C. Upon publication of the tentative decision in the Federal Register, the Memorandum of the Commissioner of Customs to the Assistant Secretary for Enforcement, Tariff and Trade Affairs, and Operations, including all supporting documents, should be made available at cost of reproduction, subject to deletion of confidential material and its replacement by a nonconfidential summary where feasible. This will allow more precise focusing on contested issues in later proceedings before the Assistant Secretary.
D. Both the tentative and the final decision should contain a statement of findings and conclusions and the reasons or bases therefor, on all material issues of fact or law presented. A more revealing tentative decision will greatly facilitate each party’s presentation before the Assistant Secretary for Enforcement, Tariff and Trade Affairs, and Operations. Both decisions, if so detailed, will provide a reviewing court with authoritative documents enumerating the bases of the determination from which appeal is taken, and will constitute a body of precedent on the subject.
E. The present bifurcation of the decisional process between the Department of the Treasury and the Tariff Commission, established in 1954, is, from the standpoint of administrative procedure, unnecessary and inefficient. At a minimum, section 160 of Title 19, United States Code, should be amended to enable Treasury and the Commission to coordinate their efforts, so that the injury investigation may be conducted either prior to, or simultaneously with, the LTFV investigation, as the circumstances warrant. Such amendment would enable the Tariff Commission to make a preliminary determination of likelihood of injury before issuance of a Withholding of Appraisement Notice by Treasury.
F. Section 169 of Title 19, United States Code, should be amended so as to allow appeal to the courts immediately after issuance of the Finding of Dumping.
39 FR 4846 (February 7, 1974)
__ FR _____ (2012)
3 ACUS 23
Separate Statement of Malcolm S. Mason
It is disappointing that, apparently on grounds of convenience in administration, the Conference approves as it does in paragraph B of this Recommendation, the imposition of a sanction on four exporters who are not shown to have violated the rule against dumping (and indeed may be victims of dumping by competing exporters in their own country) merely because six·strangers of the same nationality have violated.

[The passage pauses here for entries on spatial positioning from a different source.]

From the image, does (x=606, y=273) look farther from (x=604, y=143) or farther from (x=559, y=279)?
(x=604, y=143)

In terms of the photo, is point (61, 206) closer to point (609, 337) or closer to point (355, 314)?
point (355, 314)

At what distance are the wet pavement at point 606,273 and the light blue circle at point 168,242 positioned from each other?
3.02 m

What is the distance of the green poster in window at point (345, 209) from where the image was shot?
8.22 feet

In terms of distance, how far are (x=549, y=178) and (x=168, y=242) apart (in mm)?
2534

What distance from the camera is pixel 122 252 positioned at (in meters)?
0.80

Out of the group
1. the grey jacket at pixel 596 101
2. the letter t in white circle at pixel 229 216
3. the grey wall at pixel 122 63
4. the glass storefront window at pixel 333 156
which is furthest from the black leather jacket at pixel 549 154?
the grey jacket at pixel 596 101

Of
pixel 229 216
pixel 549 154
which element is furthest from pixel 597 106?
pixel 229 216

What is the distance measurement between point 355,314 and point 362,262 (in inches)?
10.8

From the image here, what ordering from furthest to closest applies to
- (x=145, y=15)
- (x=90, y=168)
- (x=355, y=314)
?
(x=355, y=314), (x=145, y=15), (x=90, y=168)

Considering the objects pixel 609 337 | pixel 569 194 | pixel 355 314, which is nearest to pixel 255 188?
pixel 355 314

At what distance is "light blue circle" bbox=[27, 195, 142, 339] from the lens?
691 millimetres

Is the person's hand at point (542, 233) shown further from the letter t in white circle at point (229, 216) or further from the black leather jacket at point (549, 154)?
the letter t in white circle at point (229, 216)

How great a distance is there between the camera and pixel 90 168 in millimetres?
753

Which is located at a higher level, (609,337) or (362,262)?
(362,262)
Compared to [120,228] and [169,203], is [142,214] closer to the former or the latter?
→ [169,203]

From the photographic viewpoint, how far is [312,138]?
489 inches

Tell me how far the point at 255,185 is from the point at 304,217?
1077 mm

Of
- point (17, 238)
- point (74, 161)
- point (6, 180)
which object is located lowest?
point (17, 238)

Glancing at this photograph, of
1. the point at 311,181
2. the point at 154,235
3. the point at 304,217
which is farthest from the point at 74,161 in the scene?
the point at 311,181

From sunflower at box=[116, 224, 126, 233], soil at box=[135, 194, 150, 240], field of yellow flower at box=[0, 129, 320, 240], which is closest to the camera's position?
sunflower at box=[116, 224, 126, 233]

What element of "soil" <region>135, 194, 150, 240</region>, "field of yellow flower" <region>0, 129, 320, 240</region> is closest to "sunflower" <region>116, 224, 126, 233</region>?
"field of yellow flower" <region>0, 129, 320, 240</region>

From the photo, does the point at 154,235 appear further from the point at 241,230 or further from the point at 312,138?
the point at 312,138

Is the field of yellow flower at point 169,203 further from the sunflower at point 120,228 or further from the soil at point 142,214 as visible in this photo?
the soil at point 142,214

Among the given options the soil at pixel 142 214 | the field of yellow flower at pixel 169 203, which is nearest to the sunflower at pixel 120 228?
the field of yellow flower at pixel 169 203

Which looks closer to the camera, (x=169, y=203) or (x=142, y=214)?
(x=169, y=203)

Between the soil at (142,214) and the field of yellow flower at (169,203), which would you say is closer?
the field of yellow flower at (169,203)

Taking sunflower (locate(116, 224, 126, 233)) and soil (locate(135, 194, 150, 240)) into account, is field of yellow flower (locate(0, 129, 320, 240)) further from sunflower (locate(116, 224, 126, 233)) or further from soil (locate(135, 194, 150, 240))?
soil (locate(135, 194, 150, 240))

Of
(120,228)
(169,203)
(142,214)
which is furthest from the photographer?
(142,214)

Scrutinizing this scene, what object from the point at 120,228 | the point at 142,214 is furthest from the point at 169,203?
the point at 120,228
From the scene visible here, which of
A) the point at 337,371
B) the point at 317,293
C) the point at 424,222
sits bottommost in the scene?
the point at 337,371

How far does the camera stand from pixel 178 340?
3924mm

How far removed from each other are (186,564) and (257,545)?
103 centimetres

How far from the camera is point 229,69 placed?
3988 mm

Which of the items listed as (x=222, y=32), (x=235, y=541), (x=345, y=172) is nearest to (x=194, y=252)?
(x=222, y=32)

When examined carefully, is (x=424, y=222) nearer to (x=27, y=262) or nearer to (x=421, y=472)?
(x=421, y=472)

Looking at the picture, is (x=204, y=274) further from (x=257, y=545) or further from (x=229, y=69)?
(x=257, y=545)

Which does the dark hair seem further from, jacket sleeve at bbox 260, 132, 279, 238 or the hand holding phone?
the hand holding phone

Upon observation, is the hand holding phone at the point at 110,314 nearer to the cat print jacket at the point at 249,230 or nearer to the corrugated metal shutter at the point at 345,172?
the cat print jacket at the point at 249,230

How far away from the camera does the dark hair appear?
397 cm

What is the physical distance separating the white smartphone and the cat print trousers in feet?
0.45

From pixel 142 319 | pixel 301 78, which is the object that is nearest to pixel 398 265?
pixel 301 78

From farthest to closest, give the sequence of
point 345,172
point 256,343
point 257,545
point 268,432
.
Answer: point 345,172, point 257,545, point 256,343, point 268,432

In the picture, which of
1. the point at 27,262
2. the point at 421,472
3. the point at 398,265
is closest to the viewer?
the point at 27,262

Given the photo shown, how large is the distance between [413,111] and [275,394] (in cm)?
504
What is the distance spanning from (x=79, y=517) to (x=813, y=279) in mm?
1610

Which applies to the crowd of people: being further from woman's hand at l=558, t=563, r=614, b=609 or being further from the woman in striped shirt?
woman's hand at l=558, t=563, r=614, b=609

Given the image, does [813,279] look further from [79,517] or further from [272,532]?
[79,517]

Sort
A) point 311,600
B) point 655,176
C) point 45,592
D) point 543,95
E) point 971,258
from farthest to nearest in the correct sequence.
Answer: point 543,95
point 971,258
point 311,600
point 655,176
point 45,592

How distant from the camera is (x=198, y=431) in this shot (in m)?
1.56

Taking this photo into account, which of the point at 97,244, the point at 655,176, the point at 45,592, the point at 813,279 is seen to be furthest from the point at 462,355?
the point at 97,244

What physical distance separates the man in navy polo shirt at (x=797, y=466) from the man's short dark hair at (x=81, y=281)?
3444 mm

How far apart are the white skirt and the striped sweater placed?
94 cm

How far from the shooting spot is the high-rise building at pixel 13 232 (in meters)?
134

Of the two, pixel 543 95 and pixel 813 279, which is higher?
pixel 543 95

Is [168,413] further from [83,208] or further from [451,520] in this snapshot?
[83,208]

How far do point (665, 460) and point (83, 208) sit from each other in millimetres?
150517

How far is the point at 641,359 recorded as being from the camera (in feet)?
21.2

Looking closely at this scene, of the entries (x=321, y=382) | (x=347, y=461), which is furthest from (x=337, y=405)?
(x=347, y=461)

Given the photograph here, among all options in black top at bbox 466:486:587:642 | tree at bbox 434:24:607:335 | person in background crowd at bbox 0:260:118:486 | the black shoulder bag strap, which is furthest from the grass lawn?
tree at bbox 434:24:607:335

Realistically, this imposes a discriminatory presumption that remains a heavy economic burden even though dumping duties may in fact still be avoided. It is not generally, and should not be, our legal practice to impute guilt by nationality this way without proof of conspiracy or other stronger grounds.
 A “Withholding of Appraisement Notice” expires three months after publication in the Federal Register. During this period, the matter is considered by the Tariff Commission, and a final Finding of Dumping will issue if injury is found. However, the foreign exporters may agree to an extension of time of up to three additional months. See 19 CFR 153.34(b) (1973). In these instances, the matter is not immediately referred to the Tariff Commission upon publication of the “Withholding of Appraisement Notice.” Rather, the procedures described in that text are followed. An extension of time is agreed to in the overwhelming majority of cases. Because the Tariff Commission, in the absence of an agreement to an extension of time, must act within three months of publication of the “Withholding of Appraisement Notice,” and cannot act until a final LTFV determination is on the record, the final affirmative LTFV decision is issued simultaneously with the “Withholding of Appraisement Notice” when no extension has been agreed upon, even though the hearing before the Assistant Secretary remains to be held. See 19 CFR 153.34(a), 153.35, and 153.37 (1973). In such circumstances, what is at issue in the hearing is the withdrawal of the “final” affirmative LTFV decision. Thus, for purposes of this recommendation, a “final decision” issued under the three-month procedure is considered a “tentative decision.” As indicated, this procedure is rarely used.